*** DATASET

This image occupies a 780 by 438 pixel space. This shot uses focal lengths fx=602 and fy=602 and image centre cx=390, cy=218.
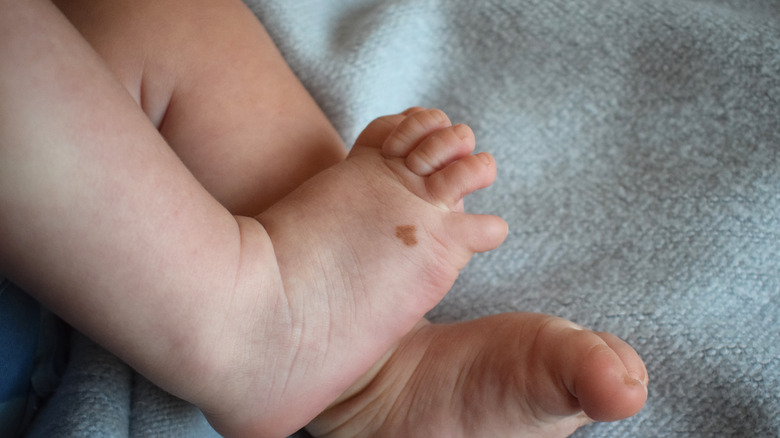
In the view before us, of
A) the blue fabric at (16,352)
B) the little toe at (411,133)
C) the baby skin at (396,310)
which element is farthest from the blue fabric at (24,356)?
the little toe at (411,133)

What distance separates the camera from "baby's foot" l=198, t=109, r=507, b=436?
0.55 meters

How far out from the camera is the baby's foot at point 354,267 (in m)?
0.55

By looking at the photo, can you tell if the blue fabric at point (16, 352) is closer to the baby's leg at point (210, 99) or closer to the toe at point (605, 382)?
the baby's leg at point (210, 99)

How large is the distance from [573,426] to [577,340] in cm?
12

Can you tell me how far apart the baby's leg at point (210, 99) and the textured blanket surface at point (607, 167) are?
14cm

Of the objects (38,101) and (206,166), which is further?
(206,166)

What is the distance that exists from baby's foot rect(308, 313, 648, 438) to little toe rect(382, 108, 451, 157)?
0.20 m

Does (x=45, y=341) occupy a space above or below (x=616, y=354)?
above

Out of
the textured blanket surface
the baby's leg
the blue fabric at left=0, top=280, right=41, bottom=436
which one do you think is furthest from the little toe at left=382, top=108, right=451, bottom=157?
the blue fabric at left=0, top=280, right=41, bottom=436

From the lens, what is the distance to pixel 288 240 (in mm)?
561

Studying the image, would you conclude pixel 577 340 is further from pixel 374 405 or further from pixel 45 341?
pixel 45 341

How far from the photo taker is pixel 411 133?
60cm

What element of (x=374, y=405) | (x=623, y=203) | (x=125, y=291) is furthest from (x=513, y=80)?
(x=125, y=291)

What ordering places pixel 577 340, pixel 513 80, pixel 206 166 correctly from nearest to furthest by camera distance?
pixel 577 340, pixel 206 166, pixel 513 80
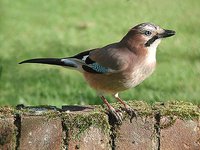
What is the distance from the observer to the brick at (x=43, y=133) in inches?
167

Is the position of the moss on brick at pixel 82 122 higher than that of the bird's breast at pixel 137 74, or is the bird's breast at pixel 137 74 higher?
the bird's breast at pixel 137 74

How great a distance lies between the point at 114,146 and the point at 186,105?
1.94ft

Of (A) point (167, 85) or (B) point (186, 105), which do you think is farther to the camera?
(A) point (167, 85)

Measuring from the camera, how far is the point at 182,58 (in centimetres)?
821

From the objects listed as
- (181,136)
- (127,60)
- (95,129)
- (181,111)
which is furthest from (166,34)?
(95,129)

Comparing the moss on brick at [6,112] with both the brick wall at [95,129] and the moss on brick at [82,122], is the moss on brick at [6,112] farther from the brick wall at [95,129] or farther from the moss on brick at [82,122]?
the moss on brick at [82,122]

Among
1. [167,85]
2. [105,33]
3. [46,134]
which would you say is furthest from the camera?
[105,33]

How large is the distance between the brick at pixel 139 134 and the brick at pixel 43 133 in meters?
0.39

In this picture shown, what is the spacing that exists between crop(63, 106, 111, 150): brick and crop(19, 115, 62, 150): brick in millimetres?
59

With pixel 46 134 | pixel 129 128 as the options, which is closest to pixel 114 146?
pixel 129 128

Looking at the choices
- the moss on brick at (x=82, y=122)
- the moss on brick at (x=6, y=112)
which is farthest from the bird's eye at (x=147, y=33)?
the moss on brick at (x=6, y=112)

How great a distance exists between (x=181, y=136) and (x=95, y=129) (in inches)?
22.3

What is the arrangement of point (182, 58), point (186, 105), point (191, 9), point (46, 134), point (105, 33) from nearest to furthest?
point (46, 134), point (186, 105), point (182, 58), point (105, 33), point (191, 9)

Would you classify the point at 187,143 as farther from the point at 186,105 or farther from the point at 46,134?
the point at 46,134
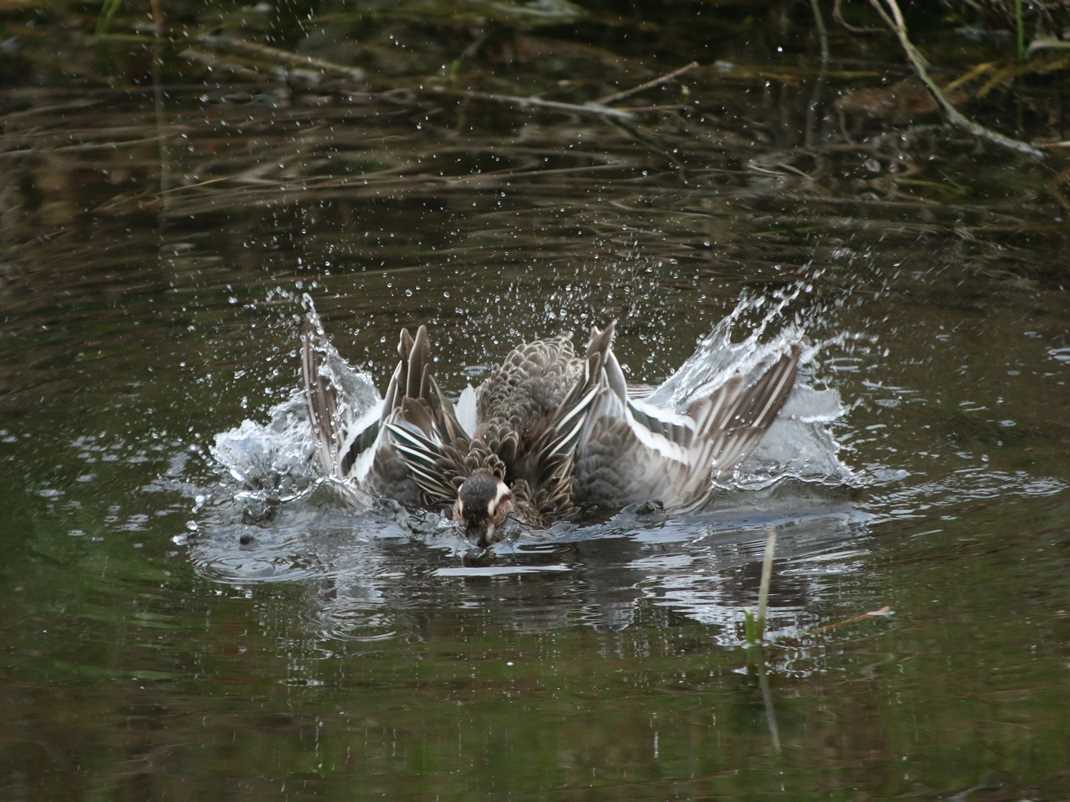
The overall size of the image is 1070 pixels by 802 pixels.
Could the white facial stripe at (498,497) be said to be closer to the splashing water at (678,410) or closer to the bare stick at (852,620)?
the splashing water at (678,410)

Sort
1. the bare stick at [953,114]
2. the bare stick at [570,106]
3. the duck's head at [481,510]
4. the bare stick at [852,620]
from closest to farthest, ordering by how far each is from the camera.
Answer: the bare stick at [852,620], the duck's head at [481,510], the bare stick at [953,114], the bare stick at [570,106]

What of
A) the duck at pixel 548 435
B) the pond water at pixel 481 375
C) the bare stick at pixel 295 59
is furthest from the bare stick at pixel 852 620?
the bare stick at pixel 295 59

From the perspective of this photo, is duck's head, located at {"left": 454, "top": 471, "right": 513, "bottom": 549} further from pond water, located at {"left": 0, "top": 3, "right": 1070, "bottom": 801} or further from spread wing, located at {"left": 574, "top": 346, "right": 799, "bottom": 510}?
spread wing, located at {"left": 574, "top": 346, "right": 799, "bottom": 510}

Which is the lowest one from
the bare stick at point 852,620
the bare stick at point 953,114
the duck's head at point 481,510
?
the bare stick at point 852,620

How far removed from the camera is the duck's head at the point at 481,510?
708 centimetres

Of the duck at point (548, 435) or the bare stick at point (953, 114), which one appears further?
the bare stick at point (953, 114)

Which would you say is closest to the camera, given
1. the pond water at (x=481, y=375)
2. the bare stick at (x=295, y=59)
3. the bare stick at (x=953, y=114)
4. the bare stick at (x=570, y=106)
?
the pond water at (x=481, y=375)

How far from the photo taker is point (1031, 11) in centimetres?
1145

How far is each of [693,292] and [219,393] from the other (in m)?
2.44

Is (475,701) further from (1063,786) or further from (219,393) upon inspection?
(219,393)

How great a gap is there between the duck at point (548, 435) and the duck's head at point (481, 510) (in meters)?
0.03

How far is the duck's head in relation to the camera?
7078 millimetres

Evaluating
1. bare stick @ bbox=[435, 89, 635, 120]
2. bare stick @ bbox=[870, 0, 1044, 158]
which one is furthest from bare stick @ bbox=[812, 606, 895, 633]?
bare stick @ bbox=[435, 89, 635, 120]

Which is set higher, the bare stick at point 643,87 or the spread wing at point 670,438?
A: the bare stick at point 643,87
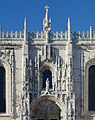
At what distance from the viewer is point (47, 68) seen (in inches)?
1281

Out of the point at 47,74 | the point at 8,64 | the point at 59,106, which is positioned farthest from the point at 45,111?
the point at 8,64

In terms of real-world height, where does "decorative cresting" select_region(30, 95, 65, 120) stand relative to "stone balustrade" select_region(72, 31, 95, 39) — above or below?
below

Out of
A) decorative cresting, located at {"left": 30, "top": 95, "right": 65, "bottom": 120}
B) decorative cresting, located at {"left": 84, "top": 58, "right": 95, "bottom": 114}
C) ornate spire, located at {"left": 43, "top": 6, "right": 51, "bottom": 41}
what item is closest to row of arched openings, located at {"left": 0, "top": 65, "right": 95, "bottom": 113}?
decorative cresting, located at {"left": 84, "top": 58, "right": 95, "bottom": 114}

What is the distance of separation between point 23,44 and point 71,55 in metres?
4.75

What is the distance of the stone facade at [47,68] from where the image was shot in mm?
31578

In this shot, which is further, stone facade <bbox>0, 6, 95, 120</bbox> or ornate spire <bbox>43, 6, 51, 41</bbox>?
ornate spire <bbox>43, 6, 51, 41</bbox>

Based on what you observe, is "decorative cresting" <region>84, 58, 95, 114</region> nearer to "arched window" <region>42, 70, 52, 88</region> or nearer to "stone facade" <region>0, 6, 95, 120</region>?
"stone facade" <region>0, 6, 95, 120</region>

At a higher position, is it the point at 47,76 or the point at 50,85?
the point at 47,76

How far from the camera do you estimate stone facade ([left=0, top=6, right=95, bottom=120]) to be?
3158 cm

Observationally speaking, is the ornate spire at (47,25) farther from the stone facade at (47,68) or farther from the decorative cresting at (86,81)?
the decorative cresting at (86,81)

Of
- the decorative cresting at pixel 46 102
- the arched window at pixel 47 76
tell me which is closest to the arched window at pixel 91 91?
the decorative cresting at pixel 46 102

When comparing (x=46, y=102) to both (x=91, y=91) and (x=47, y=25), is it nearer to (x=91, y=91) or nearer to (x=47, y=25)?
(x=91, y=91)

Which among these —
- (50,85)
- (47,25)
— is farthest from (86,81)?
(47,25)

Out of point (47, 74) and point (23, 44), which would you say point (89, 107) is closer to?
point (47, 74)
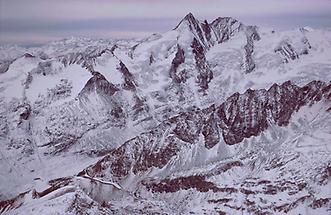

******

* **TASK GOAL**: List every line of the data above that contains the word "bird", treating case as significant.

* **ANSWER BELOW**:
Is the position of the moss on brick at pixel 82 122 higher than that of the bird's breast at pixel 137 74, or is the bird's breast at pixel 137 74 higher?
the bird's breast at pixel 137 74
which is farthest from the bird's eye at (x=147, y=33)?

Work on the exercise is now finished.